TASK TO CARRY OUT → From the records below, please print only the lines from the one containing "ЛУЧШИЕ и ОТБОРНЫЕ" through the one containing "ギルティ対戦動画 その24 闘神ミリア", both included. Skip the pictures.

Recorded data
/---

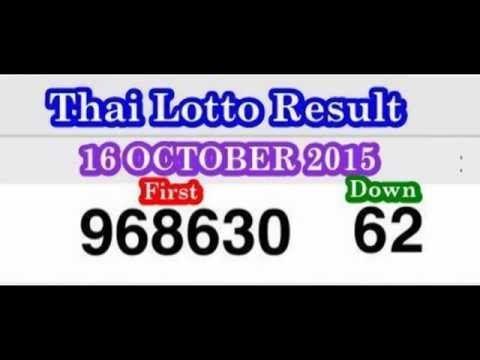 thai lottery Full Result 16 OCTOBER 2015 - http://LIFEWAYSVILLAGE.COM/lottery-lotto/thai-lottery-full-result-16-october-2015/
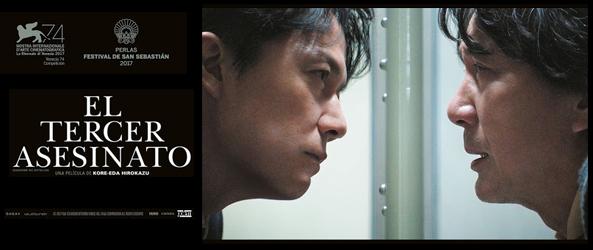 """El dijous 21 de novembre, projecció gratuïta de la pel·lícula """"El tercer asesinato"""""""
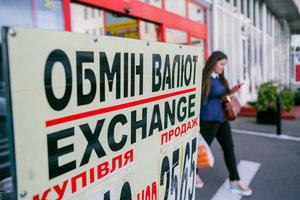 НБУ официально объяснил взлет курса доллара в Украине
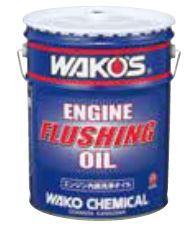 和光 ワコーズ WAKO'S EF-OIL エンジンフラッシン...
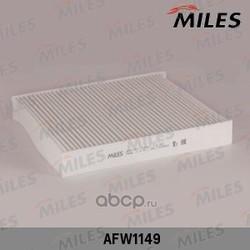 Фильтр салона FORD FOCUS C-MAX/MONDEO 07-/VOLVO C30/C70/S40/V50 04- (Miles) AFW1149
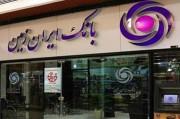 افتتاح دو مدرسه در مناطق محروم استان خوزستان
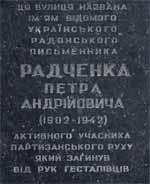 Аннотационная доска на доме №25 по улице Петра Радченко.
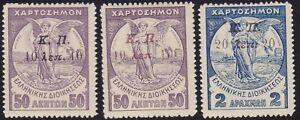 1917-GRECIA-GREECE-Beneficenza-n-47-49-3-values-MLH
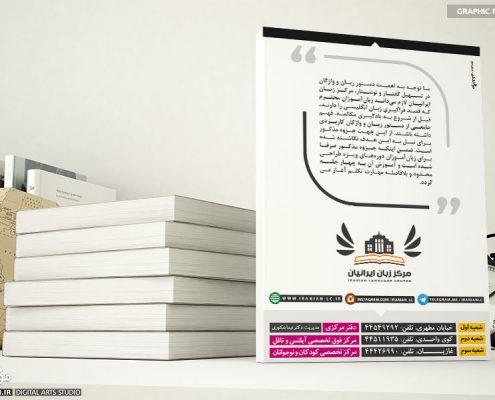 طراحی جلد کتاب گرامر و لغات ایرانیان - استودیو موج شکن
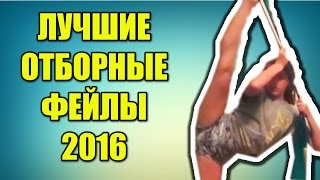 ЛУЧШИЕ и ОТБОРНЫЕ ФЕЙЛЫ 2016 ГОДА / Фейлы и падени...
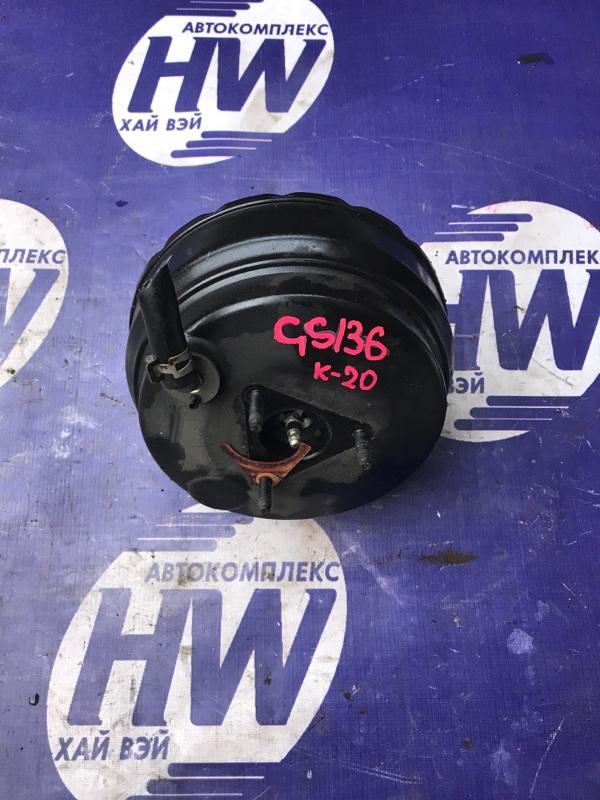 Вакумник тормозной Toyota Crown GS136 1G (б/у)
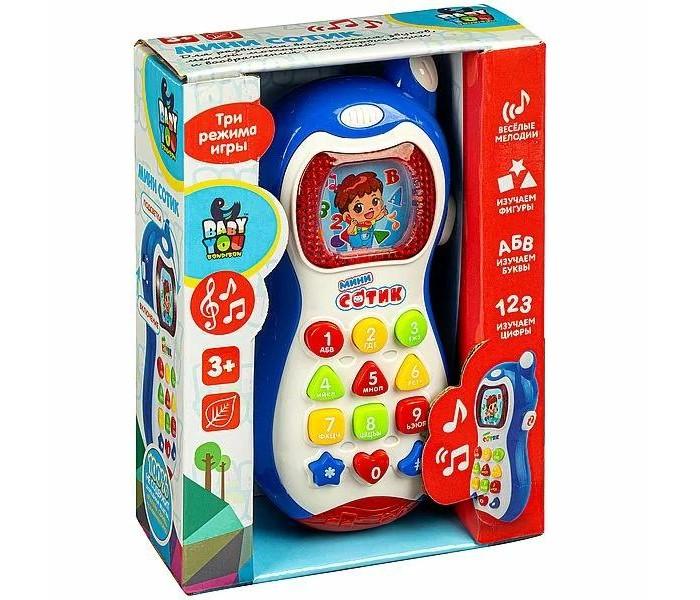 Bondibon Игрушка развивающая Мини сотик телефон 8 функций Bondibon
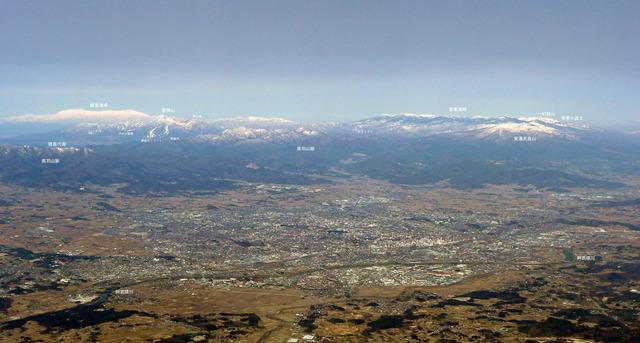 20090321奥羽山脈Tagged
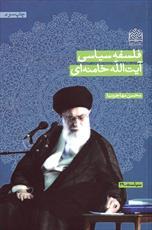"""کتاب """"فلسفه سیاسی"""" آیت الله خامنه ای به چاپ سوم رسید"""
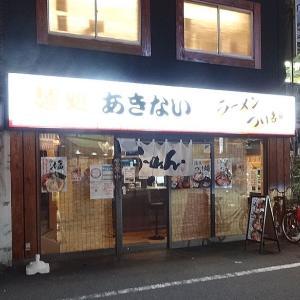 麺処 あきない 塚本店。。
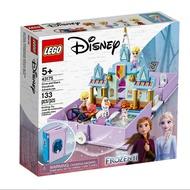 43175【LEGO 樂高積木】迪士尼公主Disney系列-安娜與艾莎的口袋故事書 (133pcs)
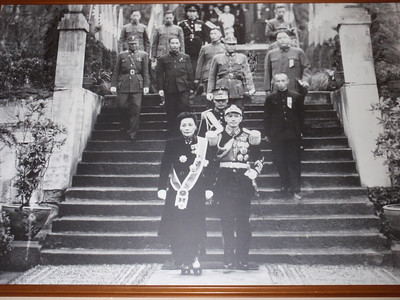 011_Taipei  Chiang Kai-Shek Memorial Hall  On October 10, 1943 was sworn in as the Nationalist Government Chairman, Grand Marshal of the Army, Navy and Air Force jpg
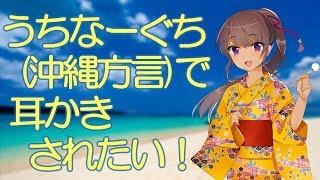 耳かき うちなーぐち 沖縄方言 女子に耳かきされる音声 ASMR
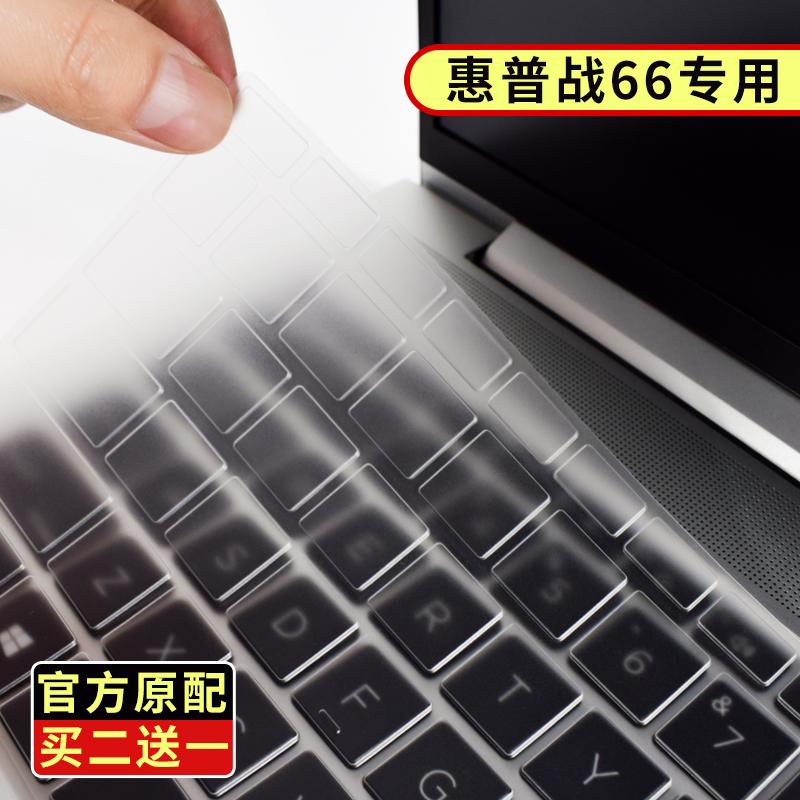 HP惠普战66四代14英寸笔记本电脑键盘保护膜四代15.6一二三代G2 G3按键Pro14 G4全覆盖Pro13防水防尘罩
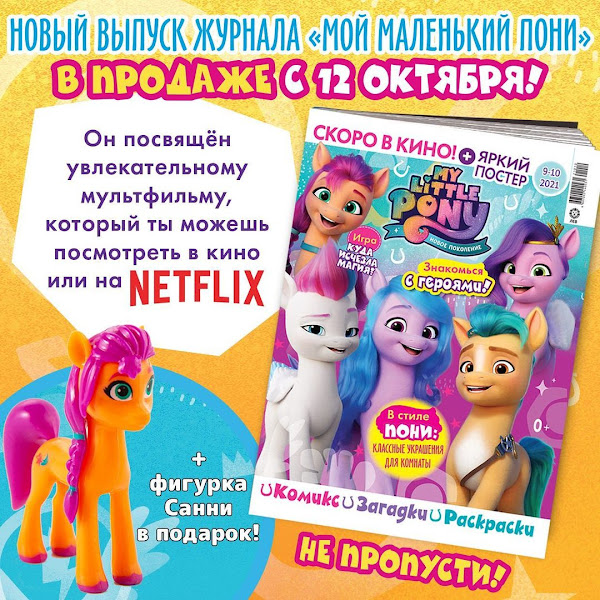 Sunny Starscout Russian Pony Magazine Figure
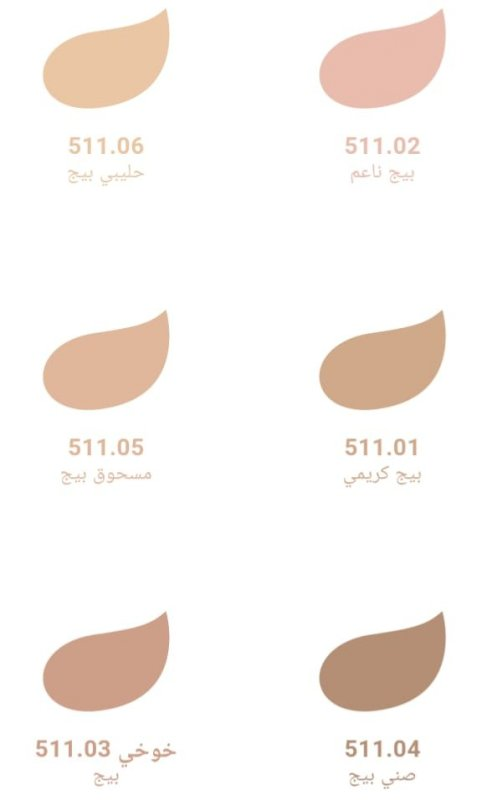 Dream Foundation Water resistant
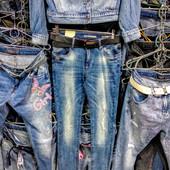 Новые стрейчевые джинсы, р. 29, поб 43 см, пот 38 см.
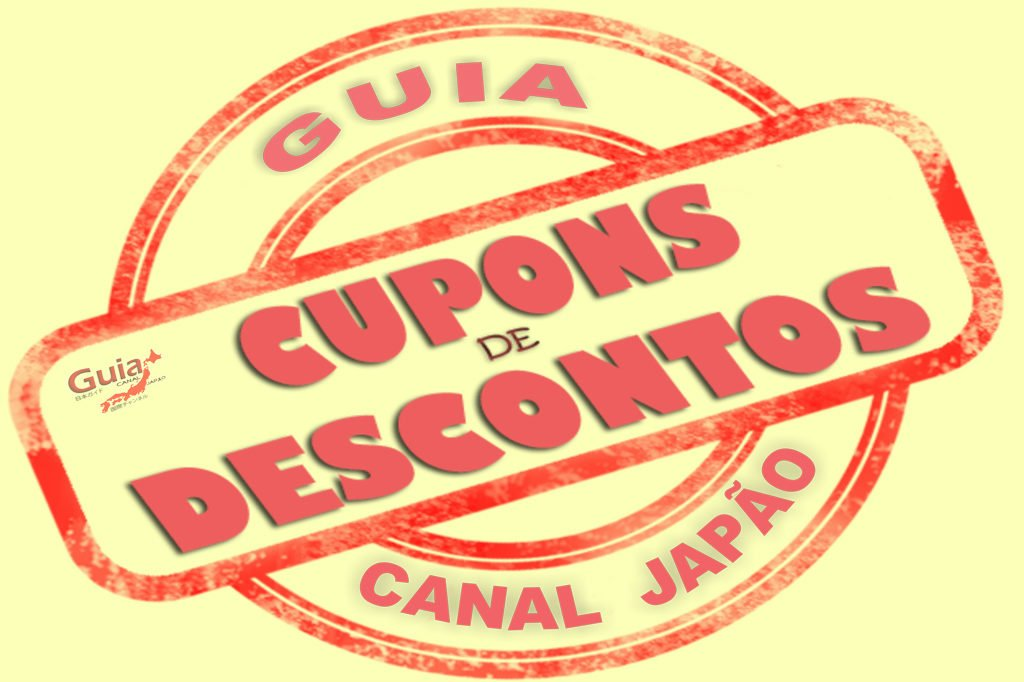 CUPONS 1 Gabay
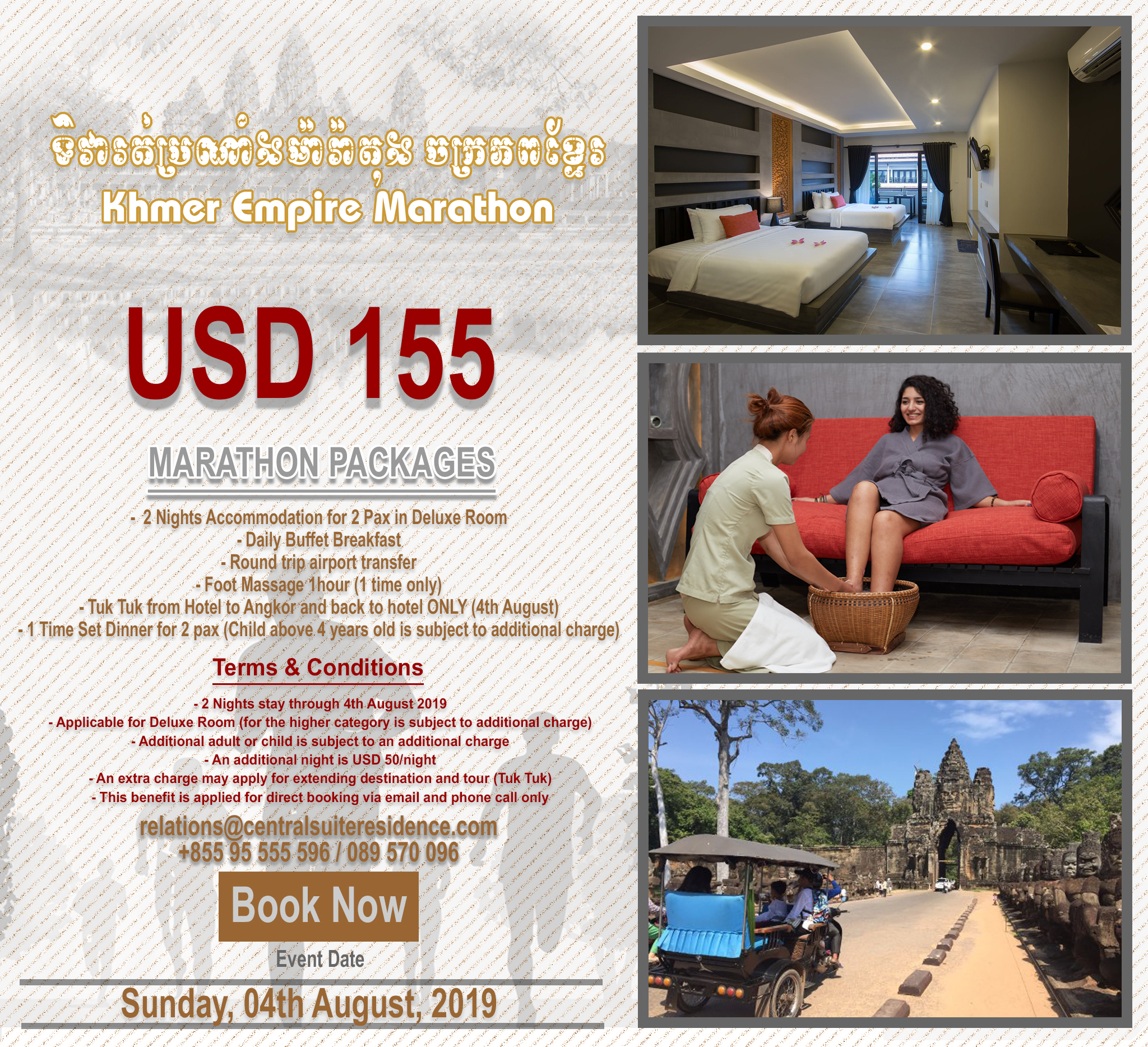 Khmer Empire Marathon Packages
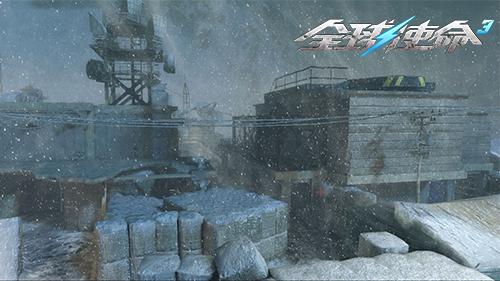 <b>《全球使命3》炼狱挑战!雪原行动破晓来袭</b>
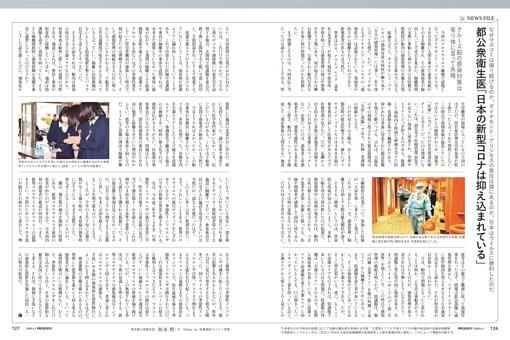 「日本の新型コロナはもう抑えられている」都公衆衛生医の告発
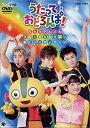 COCOHOUSEで買える「【中古】NHK うたっておどろんぱ! おもうぞんぶんうたってちょうだいおどってちょうだい [DVD]」の画像です。価格は7,220円になります。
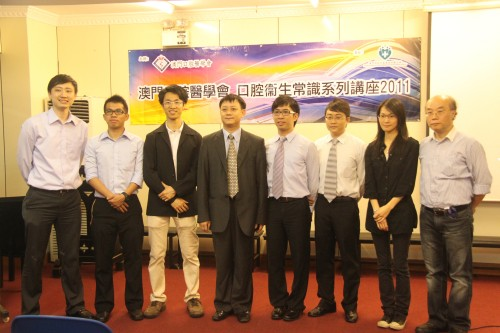 2011-4-17 舉辦口腔衛生常識系列講座 1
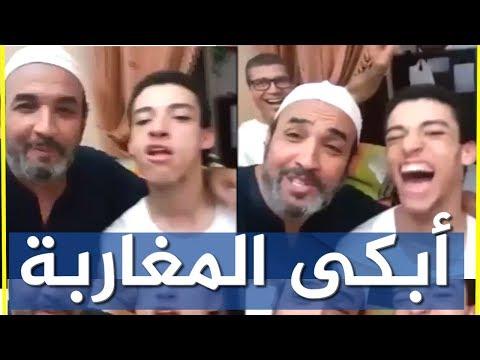 المغرب اليوم  - بالفيديو  طالب من ذوي الاحتياجات الخاصة يبكي المغاربة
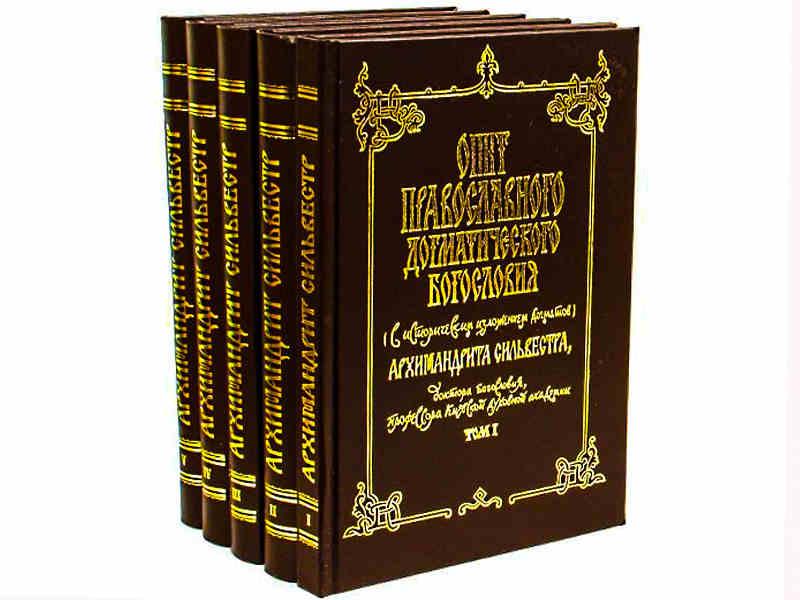 Сильвестр (Малеванский) - Догматическое Богословие. 5 томов (скачать)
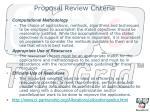 proposal review criteria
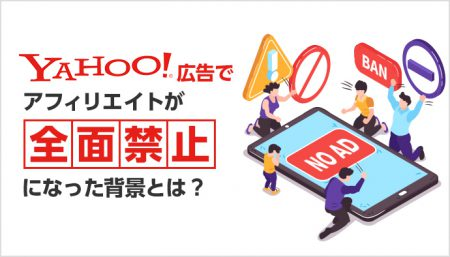 Yahoo!プロモーション広告のアフィリエイト全面禁止について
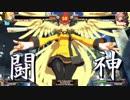 【GGXrdRev2】アザミ梅喧の ギルティ対戦動画 その24 闘神ミリア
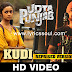 Ikk Kudi Lyrics | Diljit Dosanjh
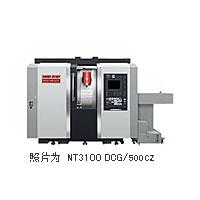 NT3100 DCG/500C  高精度高效率复合加工机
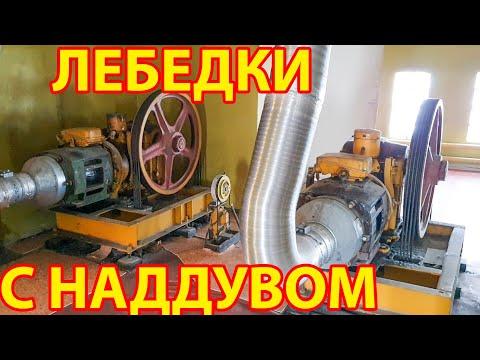 Фотореверс на релейный лифт. Интересное машинное помещение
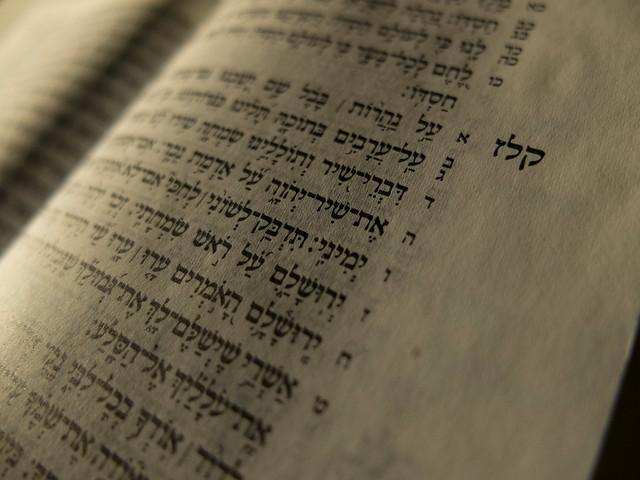 Psalm 137 from Flickr via Wylio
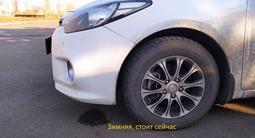 Kia Cerato 2014 года за 5 690 000 тг. в Павлодар – фото 5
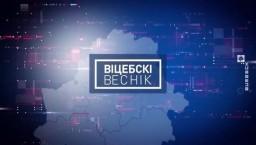 Комитет госконтроля Витебской области проверил готовность Высших учебных заведений к вступительной кампании – 2019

\---

RESULT OF THE TASK →
 ЛУЧШИЕ и ОТБОРНЫЕ ФЕЙЛЫ 2016 ГОДА / Фейлы и падени...
 Вакумник тормозной Toyota Crown GS136 1G (б/у)
 Bondibon Игрушка развивающая Мини сотик телефон 8 функций Bondibon
 20090321奥羽山脈Tagged
"""کتاب """"فلسفه سیاسی"""" آیت الله خامنه ای به چاپ سوم رسید"""
 麺処 あきない 塚本店。。
 43175【LEGO 樂高積木】迪士尼公主Disney系列-安娜與艾莎的口袋故事書 (133pcs)
 011_Taipei  Chiang Kai-Shek Memorial Hall  On October 10, 1943 was sworn in as the Nationalist Government Chairman, Grand Marshal of the Army, Navy and Air Force jpg
 耳かき うちなーぐち 沖縄方言 女子に耳かきされる音声 ASMR
 HP惠普战66四代14英寸笔记本电脑键盘保护膜四代15.6一二三代G2 G3按键Pro14 G4全覆盖Pro13防水防尘罩
 Sunny Starscout Russian Pony Magazine Figure
 Dream Foundation Water resistant
 Новые стрейчевые джинсы, р. 29, поб 43 см, пот 38 см.
 CUPONS 1 Gabay
 Khmer Empire Marathon Packages
 <b>《全球使命3》炼狱挑战!雪原行动破晓来袭</b>
 「日本の新型コロナはもう抑えられている」都公衆衛生医の告発
 COCOHOUSEで買える「【中古】NHK うたっておどろんぱ! おもうぞんぶんうたってちょうだいおどってちょうだい [DVD]」の画像です。価格は7,220円になります。
 2011-4-17 舉辦口腔衛生常識系列講座 1
 المغرب اليوم  - بالفيديو  طالب من ذوي الاحتياجات الخاصة يبكي المغاربة
 Сильвестр (Малеванский) - Догматическое Богословие. 5 томов (скачать)
 proposal review criteria
 Yahoo!プロモーション広告のアフィリエイト全面禁止について
 【GGXrdRev2】アザミ梅喧の ギルティ対戦動画 その24 闘神ミリア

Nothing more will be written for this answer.